● JOB: Copy the passage from the article on multilingual customer care, starting at "Multilingual Customer Care" and ending at "Korean or Japanese.".
--- SELECTED PASSAGE ---
Multilingual Customer Care Supports Globalization
Since the dawn of globalization, companies have struggled to identify the best way to serve customers in their native language. For years, the common practice has involved hiring, training, and retaining customer service agents who speak the same language as the country where the business operates. However, in today’s economy, hiring native-language speakers has become wildly costly, and simply unsustainable.
So, how can companies provide native-language support on an international scale? Enterprises around the world are realizing that hiring bilingual agents is not cost-effective, nor does it allow for the company to grow and diversify into new markets without worrying about hiring availability, especially for certain languages with higher related costs like German, Dutch, Nordic, Korean or Japanese.
While there can be many challenges associated with providing multilingual customer support, there are also many innovative solutions. Call Center Management Association CEO Leigh Hopwood, spoke with leaders at Vodafone, Concentrix, Assurant, and ChatLingual to discuss the need for providing customer service in several languages in UK contact centers and the operational challenges of delivering it.
--- RECORDED INFORMATION ---
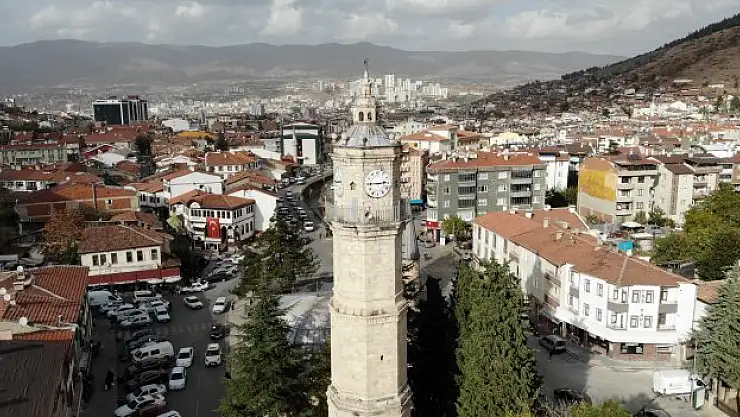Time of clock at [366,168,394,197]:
---
● TASK SOLUTION:
Multilingual Customer Care Supports Globalization
Since the dawn of globalization, companies have struggled to identify the best way to serve customers in their native language. For years, the common practice has involved hiring, training, and retaining customer service agents who speak the same language as the country where the business operates. However, in today’s economy, hiring native-language speakers has become wildly costly, and simply unsustainable.
So, how can companies provide native-language support on an international scale? Enterprises around the world are realizing that hiring bilingual agents is not cost-effective, nor does it allow for the company to grow and diversify into new markets without worrying about hiring availability, especially for certain languages with higher related costs like German, Dutch, Nordic, Korean or Japanese.